LESETEXT
━━━━━━━━━━━━━━━━
Wie verdient man denn mit'nem Führungsstil Geld?#c

GRZ:
J@Y


----------



## Gralf (12. Juli 2007)

*AW: Beim Faulenzen kaum Bisse?*



J-son schrieb:


> Wie verdient man denn mit'nem Führungsstil Geld?#c
> 
> GRZ:
> J@Y



So wie ichs beschrieben habe. Man erfindet einen Stil oder macht ihn sich zu eigen. Man macht Guidings, veröffentlicht Artikel und beginnt damit eigene Produktserien zu vermarkten....

Hast du nie von irgendeinem Zanderpapst, Wallerspezi oder Hechtprofi gehört und von Angelruten wo deren Namen draufstehn?

Auch DVDs, Taschen, Köder, Kleidungsstücke kennst du bestimmt.


----------



## Birger (12. Juli 2007)
━━━━━━━━━━━━━━━━
DATENAUSZUG
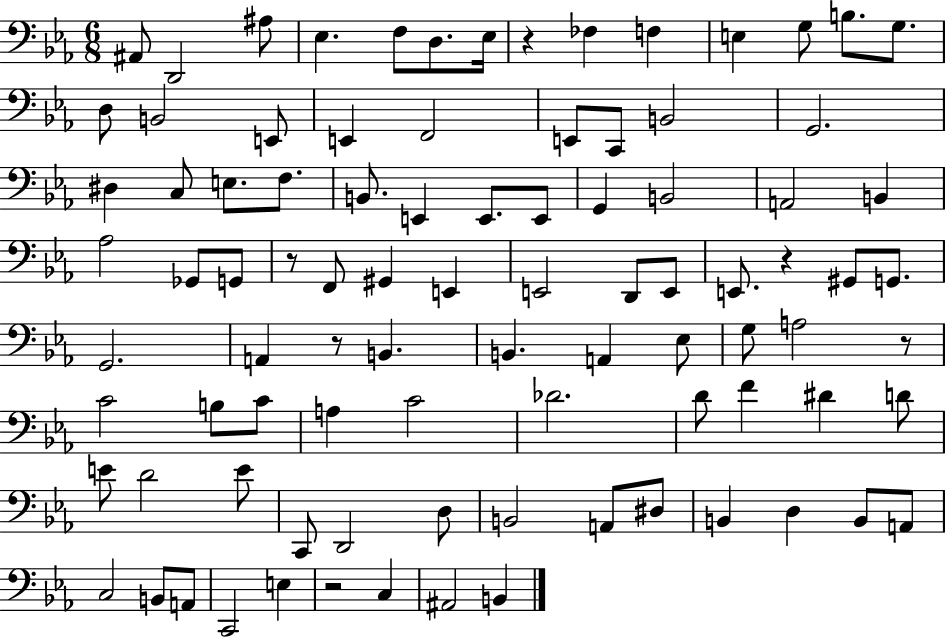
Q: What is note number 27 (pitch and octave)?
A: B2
━━━━━━━━━━━━━━━━
AUFGABENLISTE
a: Zählen Sie alle Warenarten auf, die in der Forumsdiskussion in den beiden Sätzen ab „Hast du nie“ genannt werden.
b: Schreiben Sie die Forumsdiskussion mit dem Beitrag von Birger weiter.
Die Auflistung hat damit nichts zu tun.

LÖSUNGEN JE AUFGABE
a: Genannt werden Angelruten, DVDs, Taschen, Köder und Kleidungsstücke.

b:
*AW: Beim Faulenzen kaum Bisse?*



Pfandpirat schrieb:


> So, da muss ich mal blöd fragen. Wenn der Köder absinkt, muss ich doch (langsam) kurbeln, um die lose Schnur aufzunehmen?! Da hab ich dann ebenfalls das Problem, dass ich den "runden Lauf" durch meine Finger unterbreche und ich abgehackt einkurbel.



Ist garnicht so blöd:
zwar wird die Schnur beim aggressiven Jiggen während des Runterführens der Rute (und zwar möglichst beides gleich schnell) aufgekurbelt und ist somit gespannt. ABER in Extremsituationen (wie z.B. am Bodden bei seitlicher Drift und Windstärke 6) knallt der Wind dir wieder sofort einen riesen Schnurbogen rein. Vor allem bei leichten Köpfen (mit denen ich gerne fische, je leichter desto besser). Dann kann man in der Absinkphase des Gufis ganz langsam weiterkurbeln, um den Schnurbogen zu reduzieren und im Falle eines Bisses auch anschlagen zu können. Wann der Gummi unten aufschlägt sieht man trotz langsamen Kurbelns noch ganz gut, Konzentration ist aber schon gefragt.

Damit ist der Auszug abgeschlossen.